_Textauszug_

Oft denkt man bei Verschlüsselung und Verschlüsselungsgeräten automatisch an den Computer, doch wie bei der Besprechung der Algorithmen erwähnt, sind viele Verfahren bereits sehr alt.

Die monoalphabetischen Verfahren waren noch sehr einfach in der Umsetzung, man ersetzte einfach das normale Alphabet durch ein frei gewähltes. Allerdings wurden schon in der Antike Hilfsmittel für die Verschlüsselung eingesetzt, wie beispielsweise für die Transpositionschiffren die Skytale, ein einfacher Holzstab.
 
Chiffrierscheibe aus dem 18./19. Jh. und Nachbau eines Chiffrierschiebers aus dem 19. Jh Nachbau eines Chiffrierschiebers von 1920 (großes Gerät), Chiffriergerät der US-Army von 1920 (kleines Gerät)

_Zu erledigende Aufgaben_
#1 Schreiben Sie aus dem Textauszug über Verschlüsselungsgeräte den Abschnitt ab, der bei „Die monoalphabetischen Verfahren“ beginnt und bei „1920 (kleines Gerät)“ endet.
#2 Beantworten Sie zum Textauszug über Verschlüsselungsgeräte folgende Fragen:
(a) Woran denkt man laut Text bei Verschlüsselung oft automatisch?
(b) Welches Hilfsmittel wurde in der Antike für Transpositionschiffren eingesetzt, und worum handelt es sich dabei?
(c) Aus welchem Jahr stammt das Chiffriergerät der US-Army?
#3 Setzen Sie den Textauszug über Verschlüsselungsgeräte fort, und zwar im Anschluss an die letzte dort stehende Zeile.
Die Auflistung wird für die Bearbeitung nicht benötigt.

_Bereitgestellte Daten_
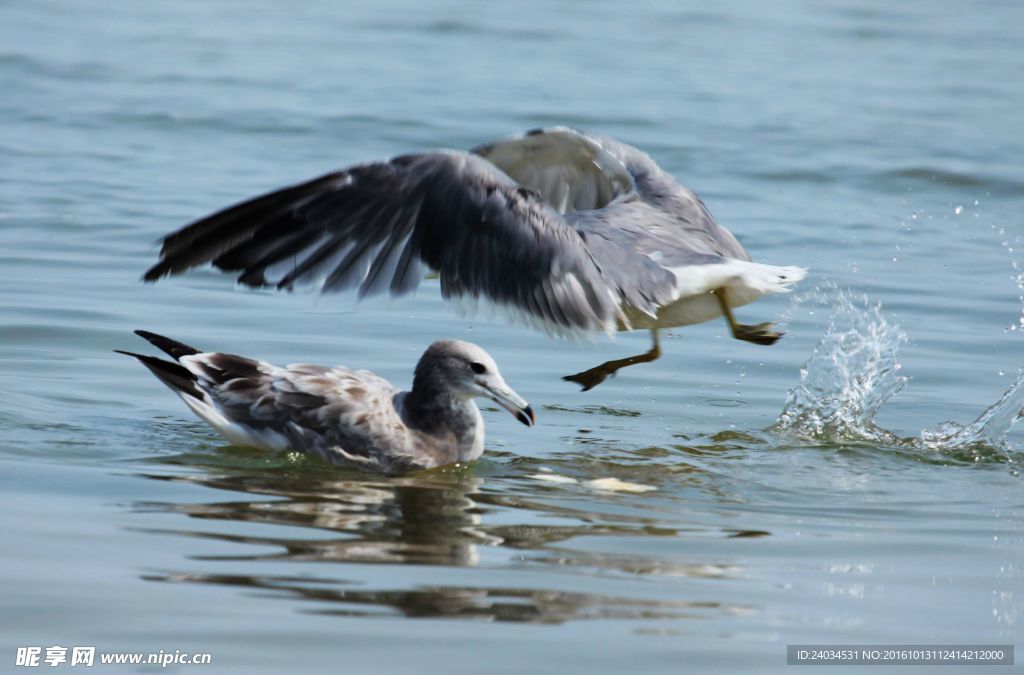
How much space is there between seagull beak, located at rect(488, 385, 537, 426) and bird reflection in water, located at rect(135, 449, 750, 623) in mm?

_Die Antworten_
#1
Die monoalphabetischen Verfahren waren noch sehr einfach in der Umsetzung, man ersetzte einfach das normale Alphabet durch ein frei gewähltes. Allerdings wurden schon in der Antike Hilfsmittel für die Verschlüsselung eingesetzt, wie beispielsweise für die Transpositionschiffren die Skytale, ein einfacher Holzstab.
 
Chiffrierscheibe aus dem 18./19. Jh. und Nachbau eines Chiffrierschiebers aus dem 19. Jh Nachbau eines Chiffrierschiebers von 1920 (großes Gerät), Chiffriergerät der US-Army von 1920 (kleines Gerät)

#2
(a) An den Computer.
(b) Die Skytale, ein einfacher Holzstab.
(c) Aus dem Jahr 1920.

#3
Echte kryptographische Geräte wurden allerdings erst sehr viel später eingeführt, als polyalphabetische Verfahren die Chiffrierung und Dechiffrierung verkomplizierten und sich dadurch bedingt natürlich leicht Fehler in die Texte einschlichen. Bereits im 17. Jahrhundert kamen sogenannte Chiffrierstäbchen auf, die es ermöglichten, polyalphabetische Substitutionen auszulegen, um sie direkt abzulesen. Im 18. und 19. Jahrhundert baute man dann Chiffrierscheiben und Chiffrierschieber, wodurch die Anwendung polyalphabetischer Algorithmen gegenüber den Stäbchen noch weiter vereinfacht wurde. Chiffrierschieber und andere Chiffriergeräte für polyalphabetische Chiffren wurden noch bis in die 20er Jahre unseres Jahrhunderts gebaut und eingesetzt. Während die Kryptographie trotz all dieser Geräteentwicklungen früher doch eher eine weniger wichtige Rolle spielte und meist den Diplomaten vorbehalten war, wurde im zweiten Weltkrieg die Kryptographie geradezu kriegsentscheidend.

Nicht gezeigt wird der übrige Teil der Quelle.